Verizon explored the alternative of building the Web site and managing the forums itself, but it decided to call on outside expertise. Several suppliers, including HelpStream, Jive Software and Telligent, offer corporate social networking software with customer service features. Verizon chose Lithium Technologies, a fast-growing start-up based in Emeryville, Calif.
Lithium comes to online customer service from a heritage in gaming. Its chief executive and co-founder, Lyle Fong, was a founder of GX Media, which developed a leading Web site, Gamers.com, and created technologies for professional rankings and tournaments.
Lithium’s current roster of 125 clients includes AT&T, BT, iRobot, Linksys, Best Buy and Nintendo.
The mentality of super-users in online customer-service communities is similar to that of devout gamers, according to Mr. Fong. Lithium’s customer service sites for companies, for example, offer elaborate rating systems for contributors, with ranks, badges and “kudos counts.”
“That alone is addictive,” Mr. Fong said. “They are revered by their peers.”
Benchmark Capital, a venture capital firm that invested $12 million in Lithium last year, was impressed with the company’s gaming background and its focus on catering to super-users to build communities. Peter Fenton, a Benchmark general partner, said that many of the most popular consumer Web sites and services, from Wikipedia to Twitter, are animated by a relatively small percentage of avid users.
“In customer service, it’s still very early, but I think it’s likely the same pattern will play out,” said Mr. Fenton, who serves on the boards of both Twitter and Yelp, a site where users post reviews of restaurants and other local businesses.

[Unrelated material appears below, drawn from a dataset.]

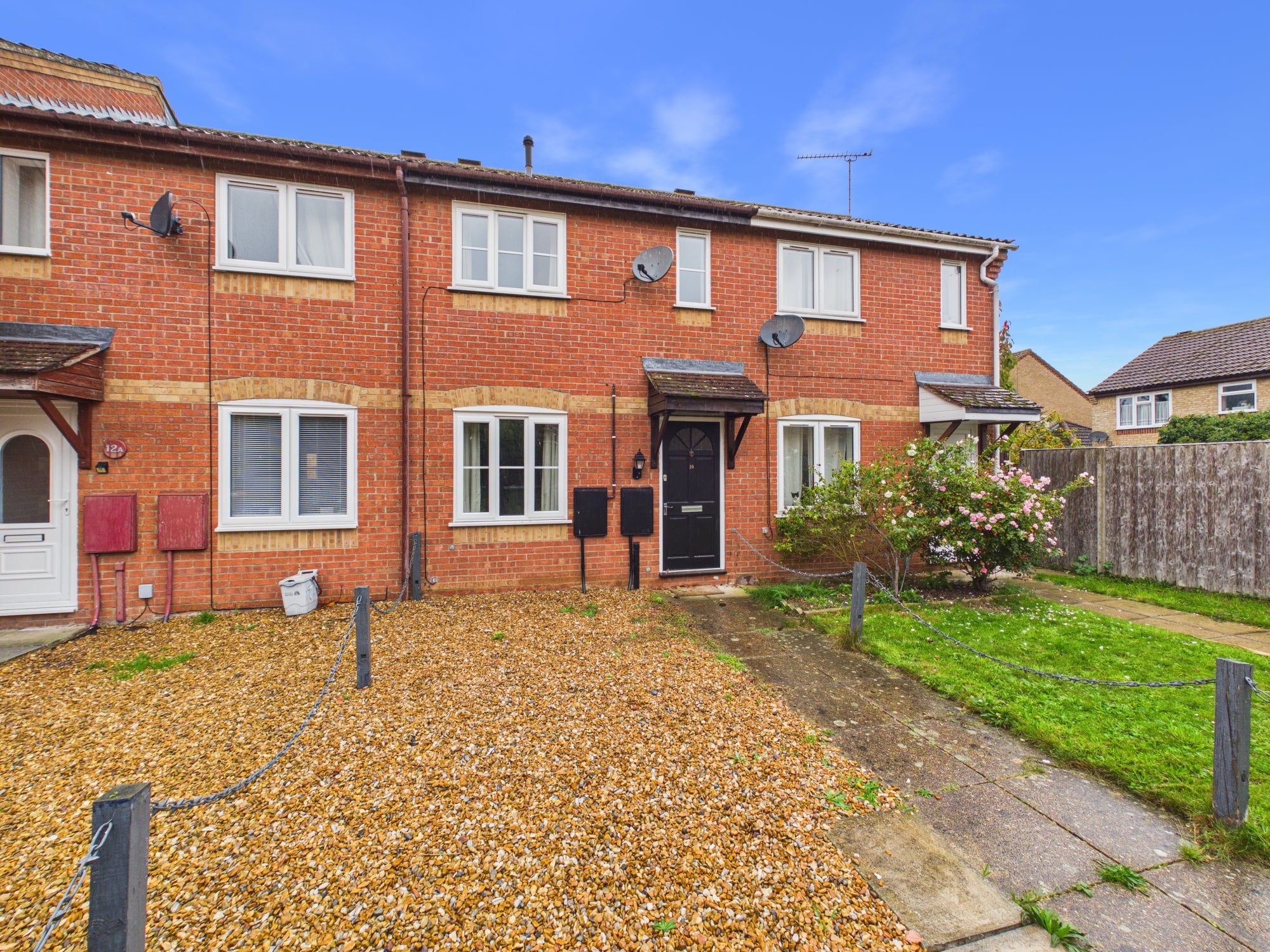 House Stiffkey Close in King's Lynn and West Norfolk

At Verizon, Mr. Studness says he is pleased with the experiment so far. He calls the company-sponsored customer-service site “a very productive tool,” partly because it absorbs many thousands of questions that would otherwise be expensive calls to a Verizon call center.
But the online forums, he added, also provide customer ideas for improvements in hardware and software for the company’s fiber optic service, as well as a large, growing and searchable knowledge base online.
“One answer can help thousands,” he said.
Mr. McMurry, who is 68 and a retired software engineer, is supplying answers by the bushel. He joined the Verizon-sponsored forums in August after reading about them on another technical Web site. A scan through his lengthy list of posts shows a range from the straightforward (programming a DVR remotely by computer) to the arcane (the fine points of HDMI technology, for High-Definition Multimedia Interface).
As a software expert, Mr. McMurry has taught training classes. “Seeing the light turn on in their eyes when they understood was exciting,” he said.
His online tutoring, he observed, brings a similar satisfaction.
“People seem to like most of what I say online, and I like doing it,” he said.
MR. McMURRY has a lofty ranking as a “Silver II” contributor to the site and as a community leader, denoted by “CL” in a red box next to his name. Community leaders also have their own forum, have direct access to Verizon technical staff members and get early glimpses of new products — all a part of cultivating super-users.
“Who knows how long I’ll keep doing this,” Mr. McMurry said, “but I’m enjoying it now.”
This article has been revised to reflect the following correction:
Correction: May 3, 2009
The Unboxed column last Sunday, about online volunteers who perform customer-service work for companies, misstated the amount that Benchmark Capital invested last year in Lithium Technologies, which supplies software for customer-service communities. It was $12 million, not $9 billion.